Monday, April 9, 2012

2 Quick Book Reviews

The Help
by Kathryn Stockett

 I meant to read this a few months ago, so I could see the movie before Oscar time. (I always try to read the book before I see the movie it's based on.) However, it took until this month before my name came up on the library hold list.

 The book was definitely worth the wait. Not my usual fantasy/sci-fi pick, this historical novel is set in the south in the early 1960s. If you've seen the movie buzz, you know what it's about: Upper-class white girl/aspiring author decides to write a book telling the stories of the ubiquitous black maids around her, against the background of the civil rights movement.

 The book changes point-of-view between Skeeter, the would-be author, Aibileen, maid and nanny to Skeeter's childhood friend Elizabeth, and Minnie, Aibileen's friend and former maid to Skeeter's other friend, Hilly. The sections of Aibileen and Minnie are written in the vernacular, which I found very distracting at first - it feels very artificial in my head, like I have to translate as I go. I got over it pretty quickly, since the story is so engrossing.

  Since I was born in 1970, this setting is as much history to me as if it had been set in the middle ages, and almost as hard to understand - people really believed these things, acted this way, and it was all just accepted as the Way Things Were. The author does a great job of placing the reader in 1962 Jackson, Mississippi, of creating the historical context for the stories of the help. All of the characters, and their stories, are touching, amusing and moving. It's a book that stays with you. And now, I can't wait to rent the movie.


The Art of Deception
by Elizabeth Ironside

 Also not my usual fantasy/sci-fi novel, this is a very British book. Sort of a murder mystery, set in London, it's told in the first person by Nicholas Osterlonie, an amateur art historian, who recounts how his life unraveled when his wife left him and he encounters a beautiful neighbor, who might be connected to the Russian Mafia. Everything in the story is about perceptions, how we make judgments based on limited information, and see only what fits our preconceptions.

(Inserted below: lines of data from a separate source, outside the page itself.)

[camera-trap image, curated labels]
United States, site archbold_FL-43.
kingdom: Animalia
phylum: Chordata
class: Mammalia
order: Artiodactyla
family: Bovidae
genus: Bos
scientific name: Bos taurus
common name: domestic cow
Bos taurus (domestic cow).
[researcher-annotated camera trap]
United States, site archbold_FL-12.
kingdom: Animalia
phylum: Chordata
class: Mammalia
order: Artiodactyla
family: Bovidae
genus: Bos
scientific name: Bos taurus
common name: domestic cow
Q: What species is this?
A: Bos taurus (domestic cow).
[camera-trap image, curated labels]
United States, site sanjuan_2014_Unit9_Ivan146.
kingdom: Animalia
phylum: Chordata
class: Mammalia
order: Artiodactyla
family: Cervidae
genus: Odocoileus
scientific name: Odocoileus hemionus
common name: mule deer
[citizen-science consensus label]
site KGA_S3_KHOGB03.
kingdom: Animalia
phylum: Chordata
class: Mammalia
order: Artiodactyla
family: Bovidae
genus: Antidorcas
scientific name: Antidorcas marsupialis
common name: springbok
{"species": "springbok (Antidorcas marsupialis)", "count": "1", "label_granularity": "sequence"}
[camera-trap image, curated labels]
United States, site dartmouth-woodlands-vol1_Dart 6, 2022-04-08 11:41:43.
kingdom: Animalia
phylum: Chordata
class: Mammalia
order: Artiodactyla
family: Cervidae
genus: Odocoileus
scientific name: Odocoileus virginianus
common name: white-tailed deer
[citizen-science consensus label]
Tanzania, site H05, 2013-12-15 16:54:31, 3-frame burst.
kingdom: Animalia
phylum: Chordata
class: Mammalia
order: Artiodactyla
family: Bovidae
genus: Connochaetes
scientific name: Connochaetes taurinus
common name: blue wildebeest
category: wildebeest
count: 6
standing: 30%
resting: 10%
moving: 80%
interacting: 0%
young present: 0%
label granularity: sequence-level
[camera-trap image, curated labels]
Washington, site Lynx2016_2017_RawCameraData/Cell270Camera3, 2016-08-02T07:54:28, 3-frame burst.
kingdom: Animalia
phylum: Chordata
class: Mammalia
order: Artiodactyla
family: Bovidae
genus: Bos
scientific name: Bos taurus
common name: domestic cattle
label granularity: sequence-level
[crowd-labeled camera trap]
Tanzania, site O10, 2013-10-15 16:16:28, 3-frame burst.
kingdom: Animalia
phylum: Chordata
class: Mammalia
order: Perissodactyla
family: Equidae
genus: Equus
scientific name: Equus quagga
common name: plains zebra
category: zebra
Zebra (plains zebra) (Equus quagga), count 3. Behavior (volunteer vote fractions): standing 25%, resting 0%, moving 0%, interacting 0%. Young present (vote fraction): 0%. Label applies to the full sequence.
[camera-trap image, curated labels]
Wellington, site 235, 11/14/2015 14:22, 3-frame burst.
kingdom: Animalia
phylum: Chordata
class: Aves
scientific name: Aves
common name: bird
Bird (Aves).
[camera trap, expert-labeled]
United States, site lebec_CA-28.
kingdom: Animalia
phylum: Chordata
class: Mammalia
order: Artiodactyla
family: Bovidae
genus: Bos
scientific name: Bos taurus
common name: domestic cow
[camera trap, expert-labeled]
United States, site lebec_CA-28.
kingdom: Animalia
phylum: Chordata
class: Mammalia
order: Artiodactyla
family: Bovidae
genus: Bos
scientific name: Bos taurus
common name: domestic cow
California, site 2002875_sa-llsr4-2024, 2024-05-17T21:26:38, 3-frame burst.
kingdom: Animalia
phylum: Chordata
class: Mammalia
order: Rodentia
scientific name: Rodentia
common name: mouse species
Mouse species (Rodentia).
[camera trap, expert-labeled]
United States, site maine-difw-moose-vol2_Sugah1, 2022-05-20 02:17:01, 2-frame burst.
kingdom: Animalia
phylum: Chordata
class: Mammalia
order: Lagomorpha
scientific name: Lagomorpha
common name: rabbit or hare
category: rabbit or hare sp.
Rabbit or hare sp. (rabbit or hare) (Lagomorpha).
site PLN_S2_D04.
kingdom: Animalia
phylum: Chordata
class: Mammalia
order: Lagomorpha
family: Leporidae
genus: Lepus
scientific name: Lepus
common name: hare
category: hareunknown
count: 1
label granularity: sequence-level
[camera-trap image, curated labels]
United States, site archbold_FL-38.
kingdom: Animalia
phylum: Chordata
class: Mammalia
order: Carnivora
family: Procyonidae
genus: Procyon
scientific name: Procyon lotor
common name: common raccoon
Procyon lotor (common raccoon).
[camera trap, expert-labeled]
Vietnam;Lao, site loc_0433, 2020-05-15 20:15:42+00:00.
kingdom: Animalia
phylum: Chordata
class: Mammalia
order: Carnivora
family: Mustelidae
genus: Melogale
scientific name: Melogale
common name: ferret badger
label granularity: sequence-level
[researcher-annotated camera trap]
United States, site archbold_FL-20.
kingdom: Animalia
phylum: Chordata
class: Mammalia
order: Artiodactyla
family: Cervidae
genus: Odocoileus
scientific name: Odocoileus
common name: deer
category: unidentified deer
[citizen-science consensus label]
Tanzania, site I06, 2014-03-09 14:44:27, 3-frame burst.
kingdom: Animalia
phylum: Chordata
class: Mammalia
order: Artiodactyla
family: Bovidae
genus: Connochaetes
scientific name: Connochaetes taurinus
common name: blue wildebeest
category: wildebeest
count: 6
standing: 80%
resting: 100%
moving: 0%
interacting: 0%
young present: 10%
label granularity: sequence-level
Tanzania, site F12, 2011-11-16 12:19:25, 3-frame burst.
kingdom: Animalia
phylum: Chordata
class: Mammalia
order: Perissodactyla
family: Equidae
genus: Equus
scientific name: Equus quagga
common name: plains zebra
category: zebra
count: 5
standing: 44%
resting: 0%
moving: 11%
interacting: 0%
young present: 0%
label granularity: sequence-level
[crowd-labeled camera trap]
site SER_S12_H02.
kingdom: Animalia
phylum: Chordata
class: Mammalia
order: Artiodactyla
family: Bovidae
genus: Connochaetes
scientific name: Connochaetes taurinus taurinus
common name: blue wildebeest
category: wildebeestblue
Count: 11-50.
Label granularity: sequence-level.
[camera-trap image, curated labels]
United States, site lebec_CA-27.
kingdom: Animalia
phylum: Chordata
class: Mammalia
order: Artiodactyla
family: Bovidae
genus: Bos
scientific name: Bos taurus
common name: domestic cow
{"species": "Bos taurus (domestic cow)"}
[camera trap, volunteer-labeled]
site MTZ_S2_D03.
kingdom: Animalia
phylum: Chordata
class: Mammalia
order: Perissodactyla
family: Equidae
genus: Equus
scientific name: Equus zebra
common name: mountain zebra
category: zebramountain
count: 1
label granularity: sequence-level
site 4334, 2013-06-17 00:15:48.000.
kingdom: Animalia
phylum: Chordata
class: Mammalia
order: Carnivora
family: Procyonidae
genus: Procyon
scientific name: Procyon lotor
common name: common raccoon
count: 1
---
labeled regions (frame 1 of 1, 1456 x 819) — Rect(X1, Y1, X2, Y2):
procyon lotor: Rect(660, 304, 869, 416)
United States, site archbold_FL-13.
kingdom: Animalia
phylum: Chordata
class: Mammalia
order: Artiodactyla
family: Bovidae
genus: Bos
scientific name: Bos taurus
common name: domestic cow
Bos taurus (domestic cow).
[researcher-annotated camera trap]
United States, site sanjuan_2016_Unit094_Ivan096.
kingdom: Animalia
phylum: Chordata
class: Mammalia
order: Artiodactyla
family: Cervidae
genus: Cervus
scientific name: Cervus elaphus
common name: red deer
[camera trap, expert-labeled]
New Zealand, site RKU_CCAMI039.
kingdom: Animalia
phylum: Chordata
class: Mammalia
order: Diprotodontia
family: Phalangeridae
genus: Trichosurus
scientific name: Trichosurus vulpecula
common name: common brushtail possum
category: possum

 The plot is way too complex, and nebulous, to really summarize, but it's an odd little story, with a twist ending that will have the reader flipping back, seeing what clues might have been missed because of our own incomplete perceptions, and our own understanding of how we expect the characters to behave based on the possibly unreliable information presented by the first-person narrator.

Monday, April 2, 2012

Movie Review: The Hunger Games

So, we finally got to The Hunger Games, and only the second weekend it's out - pretty good for us. And the movie was just as awesome as I expected - and I expected a lot!

 My number one question was how they were going to film the violence in a PG-13 way, without watering down the impact. The answer: Very well, thank you. The bloodbath scene at the cornucopia is just as horrifying as I imagined while reading, but without obvious gore. It carries more of an impact that way; with the quick cuts, you see just enough to imagine the worst.

The young actors show some serious acting chops in roles that not only call for emotional depth, but are physically demanding as well. This movie would have completely fallen apart if the young leads weren't up to the task, but they not only make the audience care, they bring us right into the arena with them.

 The movie isn't a word-for-word remake of the book - that wouldn't have worked - but it captures the spirit. A few minor things are changed, scenes added or moved around to keep the story flowing naturally. Of course, the story had to be condensed, but I think the scriptwriter's choices of what to take out and what to leave in were spot on. I saw the movie with three people who hadn't read the book, and they had no trouble following the story.

Obviously, I really, REALLY liked it - best movie I've seen yet this year. (OK, I've only seen three movies this year, but still...) Whether you've read the book or not, whether you like sci-fi or not, I can't imagine anyone not liking this movie. I won't say "enjoying," that's not the right word for a movie as dark as this one, but you'll be thinking about it and discussing it for a long time.